**Excerpted text**
Content starts
This still very much a toy version adds proper directory structure: chunk files go into ./chunked/ and final concatenated MP3s go into ./final/:
import os
from openai import OpenAI
from pydub import AudioSegment
import time
# Create directories for chunked and final files
if not os.path.exists('chunked'):
os.makedirs('chunked')
if not os.path.exists('final'):
os.makedirs('final')
client = OpenAI(
api_key = "sk-...",
organization = "org-..."
)
# Function for splitting text into chunks of size max_len
def split_text(text, max_len):
chunks = []
for i in range(0, len(text), max_len):
chunks.append(text[i:i+max_len])
return chunks
# Iterate over each item in the dictionary
for key, value in processed_text_dict.items():
filename_key = ''.join(
e for e in key if e.isalnum() or e in [' ']
).replace(' ', '_')
print(f"Generating speech for {key}...")
# Split input text into chunks
chunks = split_text(value, 4096)
# Create an empty list to hold the audio chunks
audio_chunks = []
for i, chunk in enumerate(chunks):
try:
response = client.audio.speech.create(
model="tts-1-hd",
voice="fable",
input=chunk
)
# Save to 'chunked' directory
chunk_file_path = (
f"./chunked/{filename_key}_{i}.mp3"
)
response.stream_to_file(chunk_file_path)
Content ends
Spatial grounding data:
Content starts
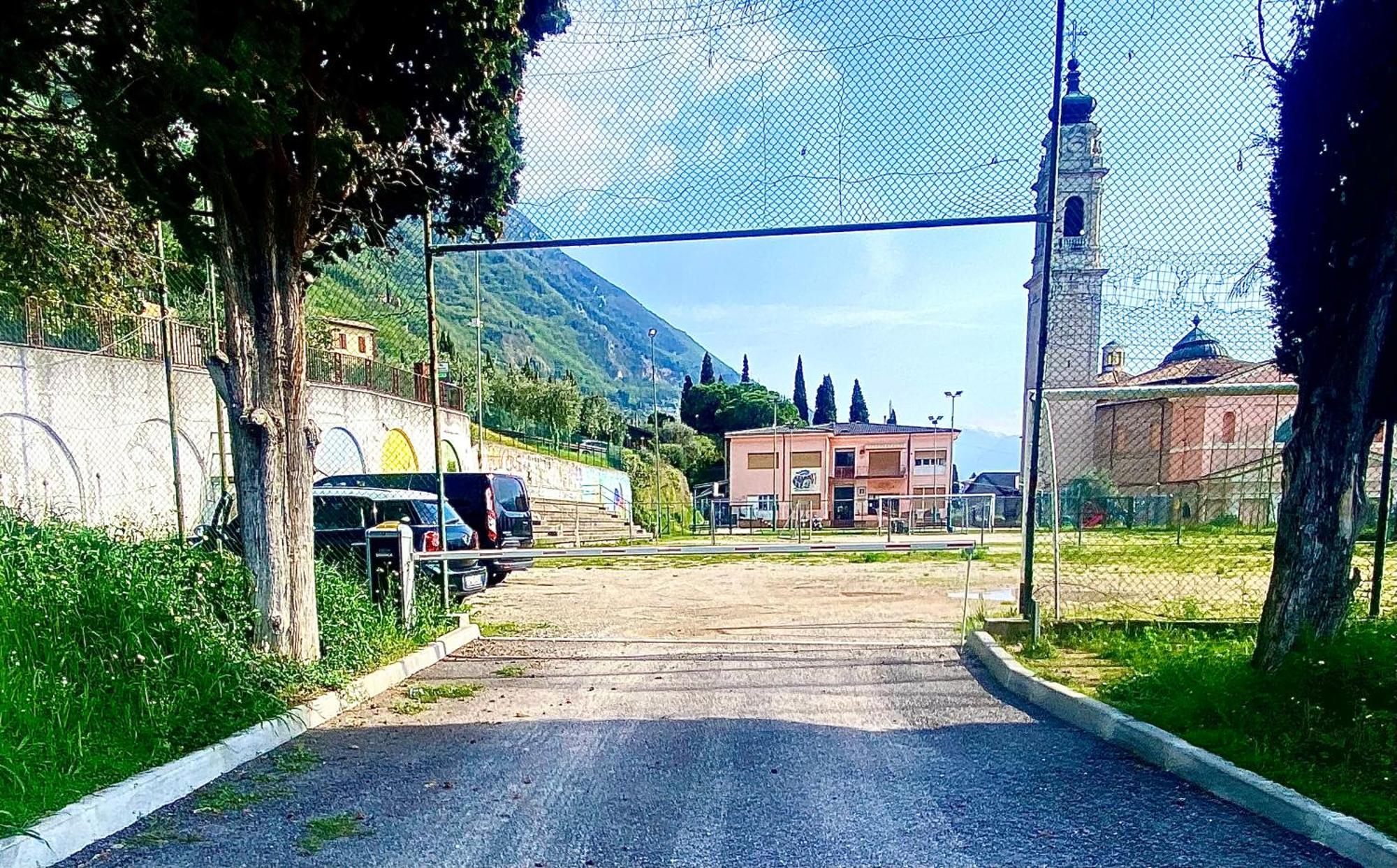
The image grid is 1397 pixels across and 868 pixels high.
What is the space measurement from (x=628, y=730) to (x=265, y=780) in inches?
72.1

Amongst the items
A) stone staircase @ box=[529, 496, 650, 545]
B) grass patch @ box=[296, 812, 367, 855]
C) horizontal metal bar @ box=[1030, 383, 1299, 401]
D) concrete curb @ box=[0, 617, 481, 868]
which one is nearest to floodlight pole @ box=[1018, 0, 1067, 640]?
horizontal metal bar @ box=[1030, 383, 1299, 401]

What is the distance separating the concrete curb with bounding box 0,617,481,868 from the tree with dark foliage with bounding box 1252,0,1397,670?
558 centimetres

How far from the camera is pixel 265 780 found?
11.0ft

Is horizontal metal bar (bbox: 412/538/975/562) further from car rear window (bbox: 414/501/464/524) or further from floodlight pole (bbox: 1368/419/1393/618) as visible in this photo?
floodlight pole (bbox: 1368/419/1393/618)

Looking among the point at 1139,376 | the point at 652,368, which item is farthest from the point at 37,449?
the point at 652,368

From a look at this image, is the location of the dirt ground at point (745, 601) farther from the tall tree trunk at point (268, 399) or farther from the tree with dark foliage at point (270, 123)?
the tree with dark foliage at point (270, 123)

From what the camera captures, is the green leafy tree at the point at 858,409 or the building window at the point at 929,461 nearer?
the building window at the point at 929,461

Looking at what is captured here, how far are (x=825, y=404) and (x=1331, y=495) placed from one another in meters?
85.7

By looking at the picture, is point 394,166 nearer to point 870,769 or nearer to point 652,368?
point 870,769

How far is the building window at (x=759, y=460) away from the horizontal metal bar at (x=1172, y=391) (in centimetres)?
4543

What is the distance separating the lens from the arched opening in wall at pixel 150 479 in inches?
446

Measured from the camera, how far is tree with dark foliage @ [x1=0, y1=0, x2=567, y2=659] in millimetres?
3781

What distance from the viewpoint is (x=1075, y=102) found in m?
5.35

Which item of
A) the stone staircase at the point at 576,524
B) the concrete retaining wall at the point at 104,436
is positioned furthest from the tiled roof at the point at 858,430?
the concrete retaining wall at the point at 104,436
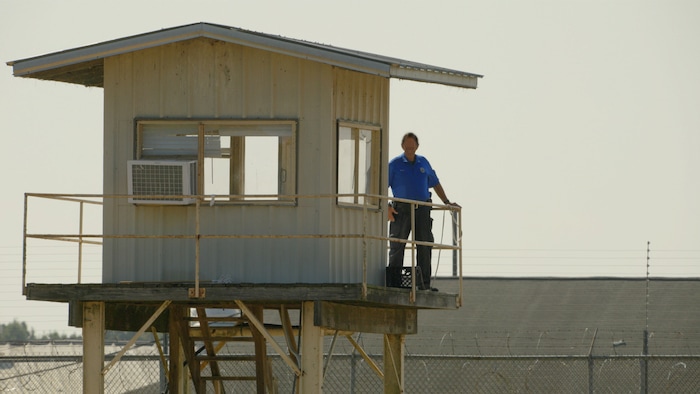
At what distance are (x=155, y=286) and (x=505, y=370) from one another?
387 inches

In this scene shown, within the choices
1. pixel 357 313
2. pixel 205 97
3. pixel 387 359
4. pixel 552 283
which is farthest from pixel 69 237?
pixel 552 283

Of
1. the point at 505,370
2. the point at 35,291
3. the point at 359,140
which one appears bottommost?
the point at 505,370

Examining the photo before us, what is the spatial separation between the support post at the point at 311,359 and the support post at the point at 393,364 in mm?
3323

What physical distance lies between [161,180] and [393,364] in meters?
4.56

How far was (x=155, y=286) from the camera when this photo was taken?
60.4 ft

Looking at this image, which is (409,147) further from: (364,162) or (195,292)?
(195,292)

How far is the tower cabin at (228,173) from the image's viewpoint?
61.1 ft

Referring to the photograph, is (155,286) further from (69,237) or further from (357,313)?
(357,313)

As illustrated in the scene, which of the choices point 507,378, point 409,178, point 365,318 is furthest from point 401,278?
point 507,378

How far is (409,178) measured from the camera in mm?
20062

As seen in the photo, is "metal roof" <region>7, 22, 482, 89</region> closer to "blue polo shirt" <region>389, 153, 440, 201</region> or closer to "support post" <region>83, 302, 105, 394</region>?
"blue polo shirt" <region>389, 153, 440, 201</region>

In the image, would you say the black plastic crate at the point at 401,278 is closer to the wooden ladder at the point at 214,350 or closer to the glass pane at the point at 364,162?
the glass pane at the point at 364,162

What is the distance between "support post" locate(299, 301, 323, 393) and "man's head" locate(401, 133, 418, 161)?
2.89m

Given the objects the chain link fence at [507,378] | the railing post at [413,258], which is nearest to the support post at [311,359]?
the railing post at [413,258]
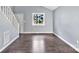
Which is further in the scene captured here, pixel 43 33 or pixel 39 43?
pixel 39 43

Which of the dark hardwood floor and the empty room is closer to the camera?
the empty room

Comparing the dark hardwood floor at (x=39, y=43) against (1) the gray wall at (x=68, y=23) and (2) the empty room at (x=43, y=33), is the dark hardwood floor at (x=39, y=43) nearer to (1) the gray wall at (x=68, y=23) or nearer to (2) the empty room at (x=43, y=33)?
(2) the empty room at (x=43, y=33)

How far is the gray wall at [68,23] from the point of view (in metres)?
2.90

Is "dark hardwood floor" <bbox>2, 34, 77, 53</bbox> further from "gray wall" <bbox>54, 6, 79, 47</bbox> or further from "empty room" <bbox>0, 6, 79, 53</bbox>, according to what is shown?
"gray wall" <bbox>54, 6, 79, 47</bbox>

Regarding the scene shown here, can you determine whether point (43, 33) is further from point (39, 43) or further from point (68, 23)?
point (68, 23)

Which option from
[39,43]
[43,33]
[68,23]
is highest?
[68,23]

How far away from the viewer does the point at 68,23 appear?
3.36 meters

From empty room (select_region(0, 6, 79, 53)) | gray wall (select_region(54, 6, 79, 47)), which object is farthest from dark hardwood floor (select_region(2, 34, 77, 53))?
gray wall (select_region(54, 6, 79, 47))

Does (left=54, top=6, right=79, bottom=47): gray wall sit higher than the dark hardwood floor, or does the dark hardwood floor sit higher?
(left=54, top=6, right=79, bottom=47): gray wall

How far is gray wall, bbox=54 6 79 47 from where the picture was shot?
Content ends
**Your tasks**
1) Reproduce a passage of the text-to-speech code excerpt, starting at the words "# Create an" and ending after "response.stream_to_file(chunk_file_path)".
2) Carry on the text-to-speech code excerpt from its last line shown.
The rows have no role in this exercise.

**Responses to the tasks**
1)
# Create an empty list to hold the audio chunks
audio_chunks = []
for i, chunk in enumerate(chunks):
try:
response = client.audio.speech.create(
model="tts-1-hd",
voice="fable",
input=chunk
)
# Save to 'chunked' directory
chunk_file_path = (
f"./chunked/{filename_key}_{i}.mp3"
)
response.stream_to_file(chunk_file_path)

2)
# Add this audio chunk to the list
audio_chunks.append(
AudioSegment.from_file(chunk_file_path)
)
except Exception as e:
print(
f"An error occurred while processing "
f"'{key}', chunk {i}: {e}"
)
continue
time.sleep(1)
# Concatenate all the audio chunks
combined = sum(audio_chunks, AudioSegment.empty())
# Save the final file to the 'final' directory
all_file_path = f"./final/{filename_key}.mp3"
combined.export(all_file_path, format="mp3")
print(
f"All chunks of '{key}' saved to {all_file_path}"
)
print("Finished generating speech files.")
Success! The script processed all ~200 essays without errors. Every essay was split into chunks, converted to audio, and concatenated into a single MP3 in the ./final/ directory.
So for the not so low price of $92 I had 200 Paul Graham audio files that I have since listened to on my phone. Here is one of the files as an example from Paul Graham's essay "When To do What You Love" :
As stated before this is still very much a nice toy proof of concept example. There are numerous things that could be improved like:
Smarter chunking. My split_text() function splits on a hard character count, which means it can cut mid-sentence or even mid-word. This occasionally creates an extra awkward pause or mispronunciation at chunk boundaries. A better approach would be to split on sentence or paragraph boundaries.
Text cleanup. The extracted text includes footnote markers like [ 1 ] and occasional artifacts like "Polish Translation French Translation" at the end of some essays. Pre-processing the text to strip these would make for cleaner narration.
Resumability/error handling. If the script fails halfway through (rate limit, network error, etc.), it starts over from scratch. Adding a check for already-generated files would make it idempotent.
Sync execution → async. Currently the code runs completely synchronously. I could swap to async OAI client calls to speed up execution.